The CodeAlpaca dataset contains the following elements:


- `instruction`: **str**, describes the task the model should perform. Each of the 20K instructions is unique.
- `input`: **str**, optional context or input for the task. For example, when the instruction is "Amend the following SQL query to select distinct elements", the input is the SQL query. Around 40% of the examples have an input.
- `output`: **str**, the answer to the instruction as generated by text-davinci-003.


In [4]:
!wget https://cf-courses-data.s3.us.cloud-object-storage.appdomain.cloud/WzOT_CwDALWedTtXjwH7bA/CodeAlpaca-20k.json

--2025-07-14 14:15:51--  https://cf-courses-data.s3.us.cloud-object-storage.appdomain.cloud/WzOT_CwDALWedTtXjwH7bA/CodeAlpaca-20k.json
Resolving cf-courses-data.s3.us.cloud-object-storage.appdomain.cloud (cf-courses-data.s3.us.cloud-object-storage.appdomain.cloud)... 169.45.118.108
Connecting to cf-courses-data.s3.us.cloud-object-storage.appdomain.cloud (cf-courses-data.s3.us.cloud-object-storage.appdomain.cloud)|169.45.118.108|:443... connected.
HTTP request sent, awaiting response... 200 OK
Length: 6957007 (6.6M) [application/json]
Saving to: ‘CodeAlpaca-20k.json’


2025-07-14 14:15:58 (3.20 MB/s) - ‘CodeAlpaca-20k.json’ saved [6957007/6957007]



In [5]:
dataset = load_dataset("json", data_files="CodeAlpaca-20k.json", split="train")
dataset

Generating train split: 20022 examples [00:00, 1439587.81 examples/s]


Dataset({
    features: ['output', 'instruction', 'input'],
    num_rows: 20022
})

In [7]:
dataset[0]

{'output': 'arr = [2, 4, 6, 8, 10]',
 'instruction': 'Create an array of length 5 which contains all even numbers between 1 and 10.',
 'input': ''}

### Focus on the `input`

In [8]:
dataset = dataset.filter(lambda example: example["input"] == '')

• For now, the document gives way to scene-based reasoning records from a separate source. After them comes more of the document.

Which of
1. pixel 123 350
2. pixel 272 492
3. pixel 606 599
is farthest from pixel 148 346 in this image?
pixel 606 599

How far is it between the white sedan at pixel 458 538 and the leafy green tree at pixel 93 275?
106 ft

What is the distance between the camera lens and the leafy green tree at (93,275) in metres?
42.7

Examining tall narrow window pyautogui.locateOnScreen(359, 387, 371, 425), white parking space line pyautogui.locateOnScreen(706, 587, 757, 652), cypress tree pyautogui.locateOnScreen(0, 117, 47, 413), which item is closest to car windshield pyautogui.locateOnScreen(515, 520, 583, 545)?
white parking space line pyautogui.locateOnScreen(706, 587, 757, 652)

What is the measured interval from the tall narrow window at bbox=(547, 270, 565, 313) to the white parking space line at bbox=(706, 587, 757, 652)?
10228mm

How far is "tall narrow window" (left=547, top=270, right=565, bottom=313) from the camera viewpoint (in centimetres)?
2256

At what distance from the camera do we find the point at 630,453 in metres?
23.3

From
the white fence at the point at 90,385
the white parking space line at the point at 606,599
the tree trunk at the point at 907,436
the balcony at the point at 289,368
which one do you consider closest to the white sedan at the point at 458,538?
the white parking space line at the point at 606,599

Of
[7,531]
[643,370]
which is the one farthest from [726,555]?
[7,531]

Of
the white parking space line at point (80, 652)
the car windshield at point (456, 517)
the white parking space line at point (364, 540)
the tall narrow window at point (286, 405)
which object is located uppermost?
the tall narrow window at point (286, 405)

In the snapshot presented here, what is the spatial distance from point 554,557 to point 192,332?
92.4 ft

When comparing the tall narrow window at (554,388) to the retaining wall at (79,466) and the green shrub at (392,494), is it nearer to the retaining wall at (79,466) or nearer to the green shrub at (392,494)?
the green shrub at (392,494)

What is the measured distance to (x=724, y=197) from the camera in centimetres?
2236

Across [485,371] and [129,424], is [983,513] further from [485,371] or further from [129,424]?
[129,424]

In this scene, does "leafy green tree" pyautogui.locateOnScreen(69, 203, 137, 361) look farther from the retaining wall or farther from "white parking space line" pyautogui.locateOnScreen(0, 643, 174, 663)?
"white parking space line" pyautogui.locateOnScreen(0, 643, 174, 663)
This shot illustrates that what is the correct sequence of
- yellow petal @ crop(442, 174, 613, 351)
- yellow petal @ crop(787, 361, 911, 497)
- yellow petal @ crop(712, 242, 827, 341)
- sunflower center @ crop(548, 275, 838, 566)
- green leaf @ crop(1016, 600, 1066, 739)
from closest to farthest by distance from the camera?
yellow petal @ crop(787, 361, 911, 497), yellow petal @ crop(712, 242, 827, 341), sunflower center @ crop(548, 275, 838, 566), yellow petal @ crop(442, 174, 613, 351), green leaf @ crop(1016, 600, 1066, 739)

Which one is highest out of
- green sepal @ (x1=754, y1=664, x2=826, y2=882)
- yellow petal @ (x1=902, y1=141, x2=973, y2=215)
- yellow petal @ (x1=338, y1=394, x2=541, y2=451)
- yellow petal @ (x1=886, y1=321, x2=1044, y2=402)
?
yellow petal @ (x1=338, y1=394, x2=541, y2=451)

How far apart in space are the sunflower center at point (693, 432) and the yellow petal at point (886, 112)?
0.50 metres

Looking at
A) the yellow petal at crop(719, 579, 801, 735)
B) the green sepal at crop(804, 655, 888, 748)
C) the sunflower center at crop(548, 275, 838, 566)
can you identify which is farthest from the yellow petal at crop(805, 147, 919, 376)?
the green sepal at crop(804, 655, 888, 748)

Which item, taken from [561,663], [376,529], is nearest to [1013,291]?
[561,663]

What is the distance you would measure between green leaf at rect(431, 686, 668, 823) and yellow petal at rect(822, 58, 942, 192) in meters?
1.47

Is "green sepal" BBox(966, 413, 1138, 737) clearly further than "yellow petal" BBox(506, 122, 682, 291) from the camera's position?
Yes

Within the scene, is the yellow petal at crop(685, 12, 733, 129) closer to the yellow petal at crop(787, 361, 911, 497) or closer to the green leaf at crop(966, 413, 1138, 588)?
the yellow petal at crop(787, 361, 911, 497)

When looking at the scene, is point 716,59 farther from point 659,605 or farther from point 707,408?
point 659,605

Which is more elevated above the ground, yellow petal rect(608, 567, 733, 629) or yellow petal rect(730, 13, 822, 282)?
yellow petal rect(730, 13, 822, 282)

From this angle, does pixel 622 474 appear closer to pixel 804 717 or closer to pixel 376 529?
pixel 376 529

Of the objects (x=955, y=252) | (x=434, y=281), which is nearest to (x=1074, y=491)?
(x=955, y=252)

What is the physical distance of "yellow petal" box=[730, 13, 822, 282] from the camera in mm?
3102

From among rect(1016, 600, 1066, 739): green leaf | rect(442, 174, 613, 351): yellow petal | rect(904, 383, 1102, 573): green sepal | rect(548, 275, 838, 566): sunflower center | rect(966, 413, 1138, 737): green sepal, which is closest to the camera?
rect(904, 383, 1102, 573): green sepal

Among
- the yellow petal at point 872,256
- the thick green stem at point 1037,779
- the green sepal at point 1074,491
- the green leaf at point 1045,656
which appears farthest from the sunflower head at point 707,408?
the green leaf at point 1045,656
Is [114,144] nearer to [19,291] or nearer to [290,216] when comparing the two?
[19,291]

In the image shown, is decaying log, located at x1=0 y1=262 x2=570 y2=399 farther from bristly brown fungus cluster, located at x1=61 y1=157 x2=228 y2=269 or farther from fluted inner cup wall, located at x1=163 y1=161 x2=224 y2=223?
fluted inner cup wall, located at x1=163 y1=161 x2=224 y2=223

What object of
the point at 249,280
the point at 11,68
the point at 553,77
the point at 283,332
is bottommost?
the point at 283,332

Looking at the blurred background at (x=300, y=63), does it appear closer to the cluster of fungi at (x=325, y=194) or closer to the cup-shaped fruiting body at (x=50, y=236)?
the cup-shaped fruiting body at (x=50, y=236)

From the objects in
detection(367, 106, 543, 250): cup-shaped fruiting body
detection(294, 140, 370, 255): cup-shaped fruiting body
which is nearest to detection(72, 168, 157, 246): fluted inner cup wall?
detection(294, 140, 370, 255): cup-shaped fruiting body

Filter: 100%|██████████| 20022/20022 [00:00<00:00, 231072.24 examples/s]


In [9]:
dataset[0]


{'output': 'arr = [2, 4, 6, 8, 10]',
 'instruction': 'Create an array of length 5 which contains all even numbers between 1 and 10.',
 'input': ''}

In [10]:
dataset = dataset.shuffle(seed=42)

In [11]:
dataset

Dataset({
    features: ['output', 'instruction', 'input'],
    num_rows: 9764
})

In [12]:
dataset_split = dataset.train_test_split(test_size=0.2, seed=42)
train_dataset = dataset_split['train']
test_dataset = dataset_split['test']
dataset_split

DatasetDict({
    train: Dataset({
        features: ['output', 'instruction', 'input'],
        num_rows: 7811
    })
    test: Dataset({
        features: ['output', 'instruction', 'input'],
        num_rows: 1953
    })
})

In [13]:
# Select a small set of data for the resource limitation
# This dataset will be only used for evaluation parts, not for the training
tiny_test_dataset=test_dataset.select(range(10))
tiny_train_dataset=train_dataset.select(range(10))

In [14]:
tiny_test_dataset

Dataset({
    features: ['output', 'instruction', 'input'],
    num_rows: 10
})

# Model and Tokenizer

In [None]:
# Base model
model = AutoModelForCausalLM.from_pretrained("facebook/opt-350m").to(device)

In [None]:
tokenizer = AutoTokenizer.from_pretrained("facebook/opt-350m", padding_side='left')

In [None]:
tokenizer.eos_token

In [None]:
def formatting_prompts_func(mydataset):
    output_texts = []
    for i in range(len(mydataset['instruction'])):
        text = (
            f"### Instruction:\n{mydataset['instruction'][i]}"
            f"\n\n### Response:\n{mydataset['output'][i]}</s>"
        )
        output_texts.append(text)
    return output_texts

def formatting_prompts_func_no_response(mydataset):
    output_texts = []
    for i in range(len(mydataset['instruction'])):
        text = (
            f"### Instruction:\n{mydataset['instruction'][i]}"
            f"\n\n### Response:\n"
        )
        output_texts.append(text)
    return output_texts

In [None]:
expected_outputs = []
instructions_with_responses = formatting_prompts_func(test_dataset)
instructions = formatting_prompts_func_no_response(test_dataset)
for i in tqdm(range(len(instructions_with_responses))):
    tokenized_instruction_with_response = tokenizer(instructions_with_responses[i], return_tensors="pt", max_length=1024, truncation=True, padding=False)
    tokenized_instruction = tokenizer(instructions[i], return_tensors="pt")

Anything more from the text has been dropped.